● Document excerpt:
[Intel-gfx] [PATCH 1/2] drm/i915: Convert hangcheck from a timer into a delayed work item

Fri Jan 23 07:43:46 PST 2015

On Fri, Jan 23, 2015 at 02:44:07PM +0200, Mika Kuoppala wrote:
> From: Chris Wilson <chris at chris-wilson.co.uk>
> 
> When run as a timer, i915_hangcheck_elapsed() must adhere to all the
> rules of running in a softirq context. This is advantageous to us as we
> want to minimise the risk that a driver bug will prevent us from
> detecting a hung GPU. However, that is irrelevant if the driver bug
> prevents us from resetting and recovering. Still it is prudent not to
> rely on mutexes inside the checker, but given the coarseness of
> dev->struct_mutex doing so is extremely hard.
> 
> Give in and run from a work queue, i.e. outside of softirq.
> 
> v2:
> 
> The conversion does have one significant change, from the use of
> mod_timer to schedule_delayed_work, means that the time that we execute
> the first hangcheck is fixed and not continually deferred by later work.
> This has the advantage of not allowing userspace to fill the ring before
> hangcheck can finally run. At the same time, it removes the ability for
> the interrupt to defer the hangcheck as well. This is sensible for that
> an interrupt is only for a single engine, whereas we perform hangcheck
> globally, so whilst one ring may have hung, the other could be running
> normally and preventing the hangcheck from firing.
> 
> Cc: Jani Nikula <jani.nikula at intel.com>
> Cc: Daniel Vetter <dnaiel.vetter at ffwll.chm>
> Signed-off-by: Chris Wilson <chris at chris-wilson.co.uk> (v2)
> Signed-off-by: Mika Kuoppala <mika.kuoppala at intel.com>

One thing special with timers is that they'll always run, and if you do a
del_timer_sync from process context you can't deadlock with timer A
because you hold some locks for timer B that's in front of A in the
queues. With workqueues that's not the case, and it's really easy to cause
deadlocks by blocking some random work item in front of the queue by
accident.

I think for this switch we need our own, dedicated hangcheck work queue,
with it's own thread to make sure it gets run reliable. But besides that I
really like this chnage.
-Daniel
-- 
Daniel Vetter
Software Engineer, Intel Corporation
+41 (0) 79 365 57 48 - http://blog.ffwll.ch

● Given data:
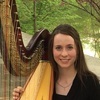 Harp Lessons, Piano Lessons, Music Lessons with Lydia Haywood.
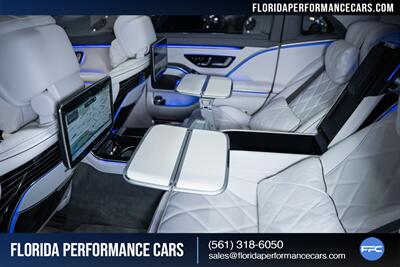 2023 Mercedes-Benz Mercedes-Maybach S 680 4M   - Photo 32 - Riviera Beach, FL 33407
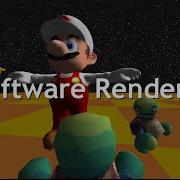 Software Renderer C In 60 FPS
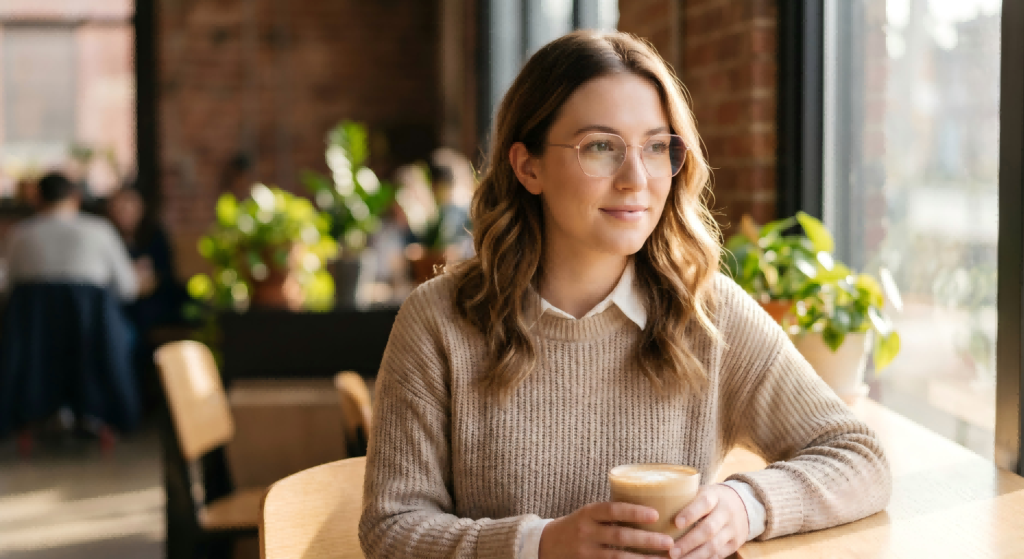 stainless steel glasses frames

● Directions:
Output the part of the hangcheck patch thread that opens with the words containing "On Fri, Jan" and closes with "is extremely hard.". You can set the listing aside; it isn't needed here.

● Your response:
On Fri, Jan 23, 2015 at 02:44:07PM +0200, Mika Kuoppala wrote:
> From: Chris Wilson <chris at chris-wilson.co.uk>
> 
> When run as a timer, i915_hangcheck_elapsed() must adhere to all the
> rules of running in a softirq context. This is advantageous to us as we
> want to minimise the risk that a driver bug will prevent us from
> detecting a hung GPU. However, that is irrelevant if the driver bug
> prevents us from resetting and recovering. Still it is prudent not to
> rely on mutexes inside the checker, but given the coarseness of
> dev->struct_mutex doing so is extremely hard.